Jonathan riesce finalmente ad afferrare quelle molteplici sfumature sia diamante rosso che rubino e granato, con la luce serale che sfuma ad un color oro nei bordi.
Alla fine entrambi, fanno una scoperta: Dio non detesta così tanto Jonathan come dà a vedere, ma si diverte semplicemente a sue spese. Lo tollera, e questo è già un buon passo e a porta un sorriso sulle labbra di Jonathan.
«È bello quando spieghi ciò che ti piace.» Jonathan vorrebbe dire che Dio è bello, ma pensa che potrebbe essere troppo in un colpo solo, e seppur una parte di lui - quella leggermente più vendicativa - vorrebbe destabilizzare con un colpo il biondo, si limita al suo sorriso più sincero dopo aver pronunciato quelle parole.
Dio si raddrizza di scatto, con un verso stizzito, quando in realtà è imbarazzato - lui, Dio, imbarazzato? - e salta giù dalla staccionata.
«È la prima ed ultima volta che ti spiego qualcosa, Jojo. Dunque ficcatelo bene in testa.»
Jonathan ride, cristallino, e Dio si blocca e volta verso di lui, confuso. Cosa c'è di dannatamente divertente in quello che ha detto?
Per una volta, Speedwagon arriva al momento giusto.
«Jojo, Dio! La cena sta per essere messa in tavola!» urla, dalla soglia dell'edificio principale del ranch, tra le scuderie e il fienile.
«Arriviamo!» urla in risposta Jonathan, la mano destra a coppa sul lato della bocca.
Fa per voltarsi per dire a Dio di andare a prendere il baio, ma lo vede sfrecciare al suo fianco, in un galoppo quasi da inseguimento pancia a terra.
«L'ultimo che arriva domani si occupa delle fatture!» gli urla mentre salta la recinzione in un gesto fluido.
Quello è il Dio che conosce. Sa già di aver perso in partenza, ma gli corre comunque dietro, e lo vede guardarlo da sopra la spalla con quel suo sorriso che assomiglia tremendamente un ghigno di vittoria. Ma a Jonathan va bene così, con quel rapporto litigioso ma in fondo affettuoso.

*

«Te l'ho già detto, ma secondo me non è una buona idea, Jojo.» protesta Smokey, affrettandosi per mantenere il suo passo.

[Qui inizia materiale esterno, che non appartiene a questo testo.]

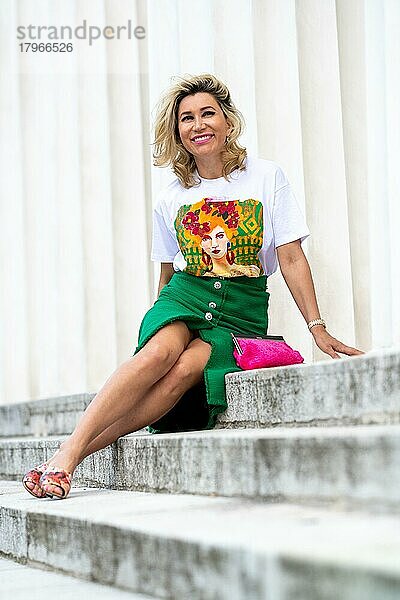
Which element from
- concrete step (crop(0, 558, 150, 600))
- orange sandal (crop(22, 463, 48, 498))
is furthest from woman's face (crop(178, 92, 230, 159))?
concrete step (crop(0, 558, 150, 600))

«E io ti ho già risposto che non devi preoccuparti, Smokey.» ribatte paziente Joseph, anche se è troppo concentrato a pregustarsi lo spettacolo che avverrà a breve.

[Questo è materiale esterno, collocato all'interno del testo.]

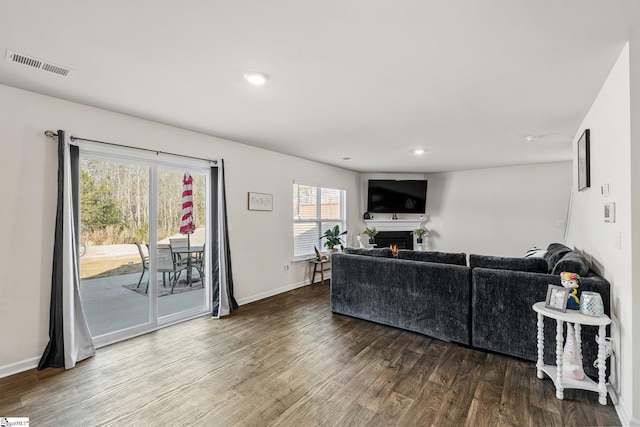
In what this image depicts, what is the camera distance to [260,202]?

Il centro del suo divertimento - Caesar, ancora ignaro di tutto - è vicino ai campi da monta, intento a strigliare la sua cavalla, Stella, come abitualmente fa ogni mattina prima di portare la mandria al pascolo.
«Ehi, blondie!» urla Joseph, sventolando il braccio per attirare la sua attenzione.

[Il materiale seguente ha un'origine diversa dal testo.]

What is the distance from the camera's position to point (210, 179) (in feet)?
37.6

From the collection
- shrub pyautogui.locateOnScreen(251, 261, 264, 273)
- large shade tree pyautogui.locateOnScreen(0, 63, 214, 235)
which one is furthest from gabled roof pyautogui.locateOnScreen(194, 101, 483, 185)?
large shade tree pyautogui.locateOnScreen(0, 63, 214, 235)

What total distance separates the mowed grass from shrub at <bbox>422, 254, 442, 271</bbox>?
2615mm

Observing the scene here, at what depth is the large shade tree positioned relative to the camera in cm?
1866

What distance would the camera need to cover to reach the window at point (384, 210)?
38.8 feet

Caesar borbotta diverse imprecazioni e insulti in romanesco nel voltarsi. Non prova neanche a nascondere tutto il fastidio che prova, nel sentire quella voce squillante.
«Per quanto riesci a stare il groppa al vecchio Barney senza romperti il collo?» chiede Joseph, il ghigno di sfida dipinto sul volto, mentre si piazza davanti all'italiano a piedi larghi, i pollici infilati nella cintura ai lati, il torace leggermente spostato verso sinistra, in una delle sue strambe pose che ogni tanto tira fuori.
«Tch.» è tutto ciò che l'inglese naturalizzato americano riceve come risposta. Ma comunque Caesar posa la striglia che aveva in mano ed entra nel recinto del vecchio Barney - un grande toro nero che di vecchio ha un bel niente - non senza aver prima preso una corda appoggiata lì fuori, per lo stesso scopo a cui servirà lui adesso.
«Lo giuro Jojo, questa è l'ultima volta che mi lascio trascinare da te.» protesta ancora Smokey, mentre si appoggiano alla staccionata.
Joseph non ci presta molta attenzione, abituato com'è alle sue lamentele - ed averlo sempre intorno nonostante quelle -, ma soprattutto è impegnato a non perdersi un secondo della figura di merda che sicuramente farà Caesar.
«Attento a non rovinarti quel bel faccino, blondie.» lo stuzzica, il ghigno ancora stampato sulle sue labbra.
«Il mio nome è Caesar, coglione.» lo rimbotta l'italiano, infilandosi i guanti, ancora più irritato dal fatto che nonostante siano sei mei che lavora in quel ranch Joseph non si ricordi ancora il suo nome ma continui a chiamarlo blondie.
È con un gesto rapido della mano che avvolge la corda intorno ad essa per avere un appiglio maggiore e si tira velocemente sulla groppa del toro, spostando la sfida dai due ragazzi ad uomo e toro.
Barney assottiglia lo sguardo appena sente un peso estraneo, e sgroppa ripetutamente. Ma Caesar stringe i denti e rimane in groppa tenacemente - nonostante senti la presa farsi più debole nella sua mano.
«Holy shit» è il commento di Joseph, sportosi sopra la recinzione, nel vedere l'italiano rimanere su più di quanto abbia visto fare con il vecchio Barney - lui stesso è durato molto meno.
«Lo sta seriamente facendo?» chiede retorico, alquanto incredulo. Perché ha tenuto il suo talento nascosto tutto sto' tempo?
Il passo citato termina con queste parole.